Greenhouse gas emissions from ferro alloys and from aluminium production were included in the emissions trading system with effect from 2013.
Emissions also increased from the minerals industry, in the main due to expansion at RHI Normag, where magnesium oxide is produced.
The table shows the change in greenhouse gas emissions from 2013- 2014 in 1,000 tonnes of C02 equivalents. Source: Norwegian Environment Agency.
The reported quota regulated greenhouse gas emissions from aviation have increased from 2013 to 2014 in both Norway and the EU, by ten and three per cent, respectively.
All airlines flying within the EU/EEA area have been covered by the EU quota system since 2012 and must report their greenhouse gas emissions in the same way as other companies.
Six airlines report their emissions to the Norwegian Environment Agency, of which Norwegian Air Shuttle is clearly the largest, with Widerøe number two.
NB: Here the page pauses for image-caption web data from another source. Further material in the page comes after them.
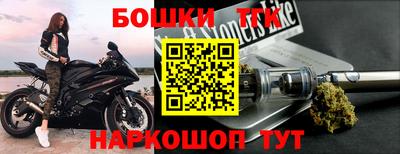 мет Берёзовский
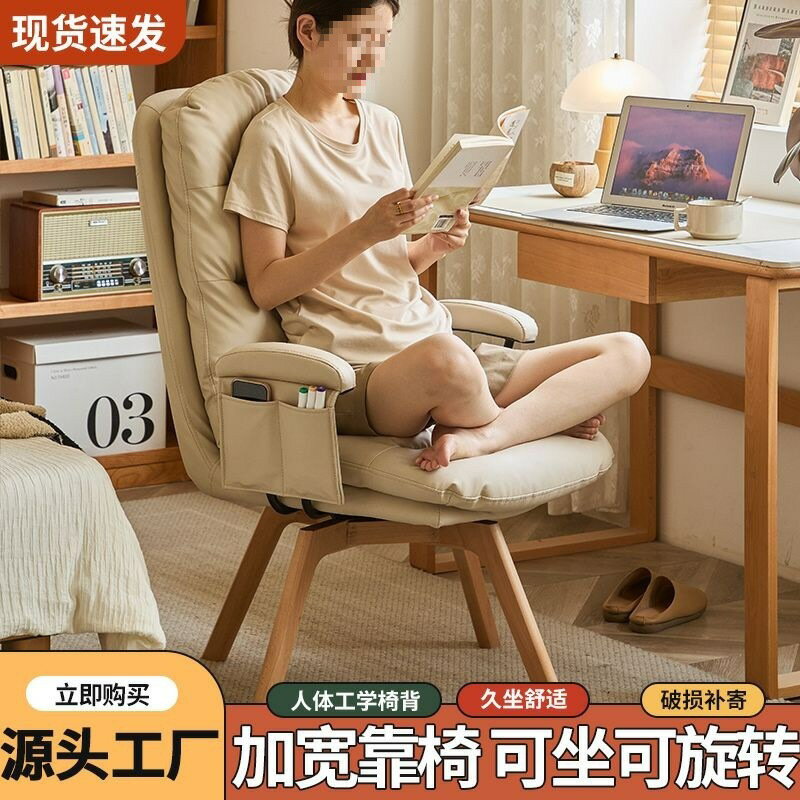 公司貨免運 可開發票 實木旋轉電腦椅休閑單人沙發椅書房辦公椅人體工程學可旋轉椅 快速出貨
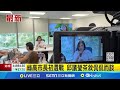 台積電與谷歌合作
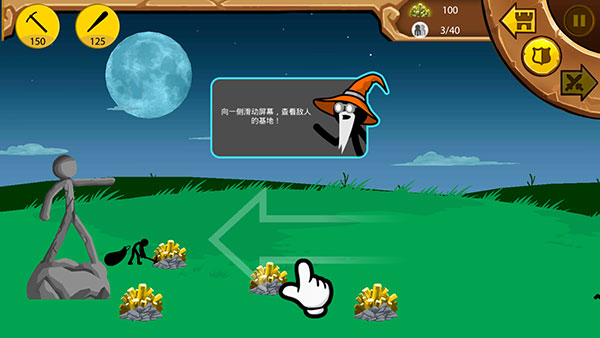 火柴人战争遗产双菜单共存版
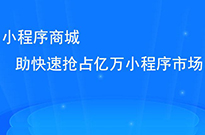 做了小程序后，我們?nèi)绾瓮茝V小程序呢？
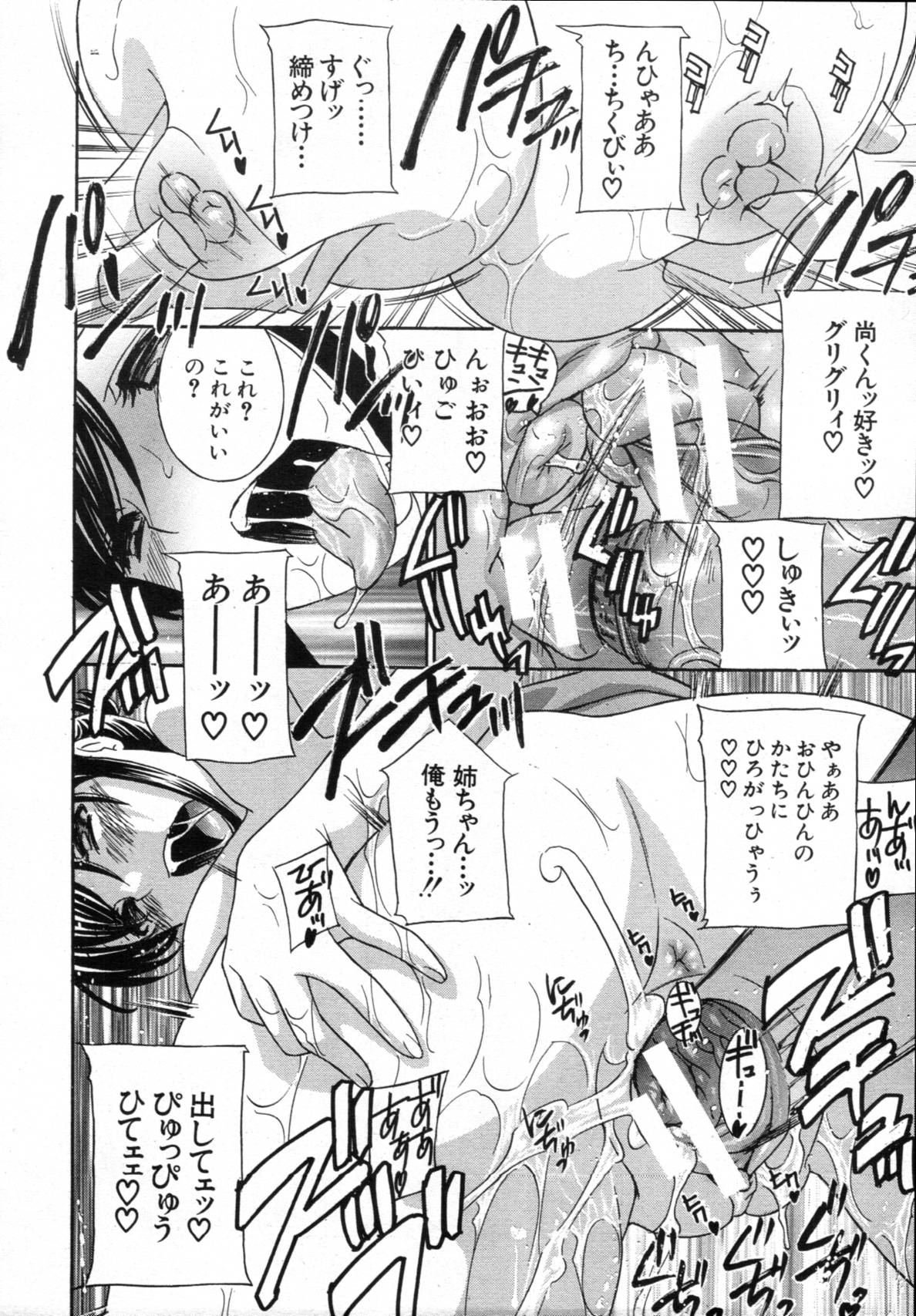 COMIC MUJIN 2012年02月号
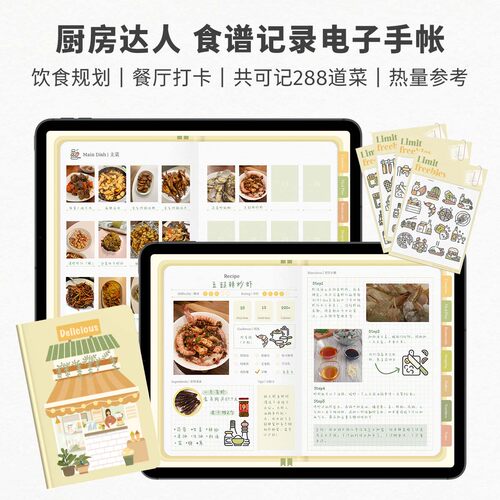 非实物Goodnotes记录食谱模板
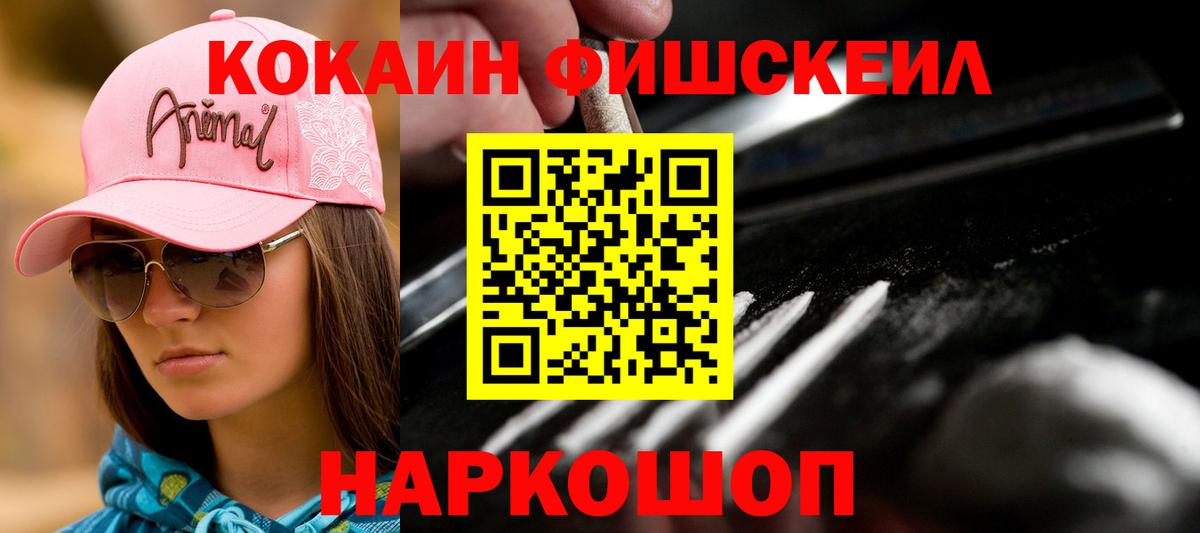 МЕФ  Alpha PVP СК кристаллы  Конопля  Кокаин  Вход с VPN  Цена  Шебекино  Гашиш  Меф МЯУ МЯУ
SAS reports to the Swedish environment authorities.
Quota regulated greenhouse gas emissions from Norwegian increased by over 200,000 tonnes during the last year.
All quota regulated companies in Norway, including the airlines, have settled their emissions during 2014 by delivering quotas equivalent to their emissions to the government.
During 2014, companies were given approximately 17 million quotas free of charge. To cover the difference of 10 million between emissions and the assigned amount of free quotas for 2014, companies have either used quotas they have saved from earlier years or purchased quotas from others, including companies in Europe that have quotas to spare.